1. Field of the Invention
The invention relates to a memory device and a method of fabricating the same, and particularly to a memory device having a vertical cell and a method of fabricating the same.
2. Description of Related Art
Memories are semiconductor devices used for storing information or data. With the development of powerful microprocessors, the software is capable of programming and calculating increasing amount of data. Thus, the demand for the capacity of memories increases. In various memory products, non-volatile memories allow multiple times of data programming, reading, and erasing. The data stored therein are retained even after power to the memories is turned off In light of the aforementioned advantages, non-volatile memories have become one of the most widely-adopted memories in personal computers and other electronic equipments.
The electrically erasable programmable read only memories (EEPROMs) in non-volatile memories possess the ability to store, read and erase data for multiple times. Moreover, the EEPROMs have the advantage of not losing the stored data even after power of the system has been turned off. Therefore, the EEPROMs are widely used in the personal computers and electronic equipments. Typical EEPROMs fabricate floating gates and control gates from doped polysilicon. When the memory is being programmed, the electrons implanted into the floating gate are uniformly distributed in an entire polysilicon floating gate layer. However, if the tunnel oxide layer under the polysilicon floating gate layer has defects, it can easily cause a leakage current in the device, thereby affecting the reliability of the device.

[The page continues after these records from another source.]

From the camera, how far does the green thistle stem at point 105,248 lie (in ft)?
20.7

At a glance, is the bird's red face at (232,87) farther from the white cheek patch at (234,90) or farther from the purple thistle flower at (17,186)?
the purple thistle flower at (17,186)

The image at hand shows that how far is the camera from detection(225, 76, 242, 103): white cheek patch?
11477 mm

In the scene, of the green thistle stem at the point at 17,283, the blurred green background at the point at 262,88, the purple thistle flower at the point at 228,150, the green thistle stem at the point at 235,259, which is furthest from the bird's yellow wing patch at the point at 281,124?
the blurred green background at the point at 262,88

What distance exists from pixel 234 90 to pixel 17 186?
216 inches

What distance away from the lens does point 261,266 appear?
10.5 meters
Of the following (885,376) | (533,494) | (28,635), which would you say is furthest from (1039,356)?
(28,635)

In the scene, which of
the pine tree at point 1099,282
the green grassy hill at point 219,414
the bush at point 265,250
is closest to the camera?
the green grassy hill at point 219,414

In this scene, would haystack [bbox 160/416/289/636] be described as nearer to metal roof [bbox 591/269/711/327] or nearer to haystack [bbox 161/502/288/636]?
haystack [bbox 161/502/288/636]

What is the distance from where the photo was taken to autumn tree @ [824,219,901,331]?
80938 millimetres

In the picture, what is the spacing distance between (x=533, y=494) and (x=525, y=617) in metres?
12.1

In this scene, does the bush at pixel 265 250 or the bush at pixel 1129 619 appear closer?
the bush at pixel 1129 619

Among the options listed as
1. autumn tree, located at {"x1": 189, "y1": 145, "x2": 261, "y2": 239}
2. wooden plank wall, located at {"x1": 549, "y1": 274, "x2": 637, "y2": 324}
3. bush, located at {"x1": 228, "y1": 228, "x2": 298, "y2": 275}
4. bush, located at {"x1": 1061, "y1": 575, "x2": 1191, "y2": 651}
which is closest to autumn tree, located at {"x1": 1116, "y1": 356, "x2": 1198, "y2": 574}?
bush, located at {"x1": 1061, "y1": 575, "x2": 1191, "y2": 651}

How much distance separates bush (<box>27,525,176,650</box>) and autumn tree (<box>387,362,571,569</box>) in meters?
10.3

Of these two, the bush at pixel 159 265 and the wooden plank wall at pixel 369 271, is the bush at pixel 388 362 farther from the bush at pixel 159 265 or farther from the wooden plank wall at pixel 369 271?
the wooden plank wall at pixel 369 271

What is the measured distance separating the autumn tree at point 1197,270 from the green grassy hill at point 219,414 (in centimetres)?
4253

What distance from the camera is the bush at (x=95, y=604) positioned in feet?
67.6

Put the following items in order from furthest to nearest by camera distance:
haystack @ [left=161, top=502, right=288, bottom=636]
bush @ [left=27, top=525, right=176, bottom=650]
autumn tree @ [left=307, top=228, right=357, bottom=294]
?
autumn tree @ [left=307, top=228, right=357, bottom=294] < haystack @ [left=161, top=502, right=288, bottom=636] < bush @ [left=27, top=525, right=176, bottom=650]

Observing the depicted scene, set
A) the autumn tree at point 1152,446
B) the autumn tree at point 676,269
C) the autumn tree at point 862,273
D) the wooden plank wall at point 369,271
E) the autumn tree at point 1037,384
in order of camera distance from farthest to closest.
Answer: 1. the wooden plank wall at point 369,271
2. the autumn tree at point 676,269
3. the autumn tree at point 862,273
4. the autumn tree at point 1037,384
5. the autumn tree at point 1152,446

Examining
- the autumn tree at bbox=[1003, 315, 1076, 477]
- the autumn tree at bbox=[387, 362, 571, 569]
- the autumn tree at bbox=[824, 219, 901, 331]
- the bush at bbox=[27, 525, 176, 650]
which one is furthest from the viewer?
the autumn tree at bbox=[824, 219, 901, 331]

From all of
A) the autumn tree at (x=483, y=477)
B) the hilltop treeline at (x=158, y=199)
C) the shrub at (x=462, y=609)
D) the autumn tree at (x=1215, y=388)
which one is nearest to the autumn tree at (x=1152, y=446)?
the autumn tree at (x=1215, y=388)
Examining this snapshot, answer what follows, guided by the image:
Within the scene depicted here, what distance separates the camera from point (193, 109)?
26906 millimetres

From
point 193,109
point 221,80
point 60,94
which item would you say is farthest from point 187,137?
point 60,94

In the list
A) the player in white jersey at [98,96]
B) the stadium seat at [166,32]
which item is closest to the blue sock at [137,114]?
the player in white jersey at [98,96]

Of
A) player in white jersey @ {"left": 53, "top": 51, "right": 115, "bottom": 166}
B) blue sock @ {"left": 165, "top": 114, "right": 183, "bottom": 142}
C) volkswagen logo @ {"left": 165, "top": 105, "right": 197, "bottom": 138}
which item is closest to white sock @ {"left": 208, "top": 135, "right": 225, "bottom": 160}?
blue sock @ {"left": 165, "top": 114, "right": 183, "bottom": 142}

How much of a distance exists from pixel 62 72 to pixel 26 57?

Therefore, in order to solve the issue of current leakage in the EEPROM device, a conventional method utilizes stacked gate structures having a nonconductive charge storage layer to replace the polysilicon floating gate. Moreover, another advantage obtained from replacing the polysilicon floating gate with the charge storage layer is that the electrons are only locally stored in a neighboring portion of the channel region above the source region or the drain region while the device is programmed. Therefore, during the programming process, voltages can be respectively applied on the source region and the control gate at one end of the stacked gate structure. Furthermore, at the silicon nitride layer of the drain region near another end of the stacked gate structure, electrons are generated with a form of Gaussian distribution. Alternatively, voltages can be respectively applied on the drain region and the control gate of one end of the stacked gate structure. Moreover, at the silicon nitride layer of the source region near another end of the stacked gate structure, electrons are generated with a form of Gaussian distribution. In other words, by changing the voltages applied to the control gate and to either the source region or the drain region at the two sides, a single silicon nitride layer can have two storage regions that have electrons with a Gaussian distribution property, either one of the storage regions having electrons with the Gaussian distribution property, or none of the electrons stored in both storage regions. Hence, for this type of flash memory with the silicon nitride material replacing the floating gate, a single memory cell can be written with four different states. Therefore, this type of flash memory is considered a 2-bit-per-cell memory.
Conventionally, in order to increase the number of bits of a memory cell, a memory structure with a vertical memory cell is developed. This type of memory cell is a 4-bit-per-cell flash memory. However, between two vertically adjacent bits in the memory, the phenomenon of charge punch through happens easily. Hence, a severe leakage current in the memory structure is induced. In addition, the memory structure of the vertical cell further has problems such as asymmetric threshold voltages and asymmetric programming speeds, which consequently reduce the performance of the memory device having the vertical cell.
How to achieve a higher memory density while solving the problems aforementioned for the memory device to maintain device performance at a certain level is the most important issue to be solved.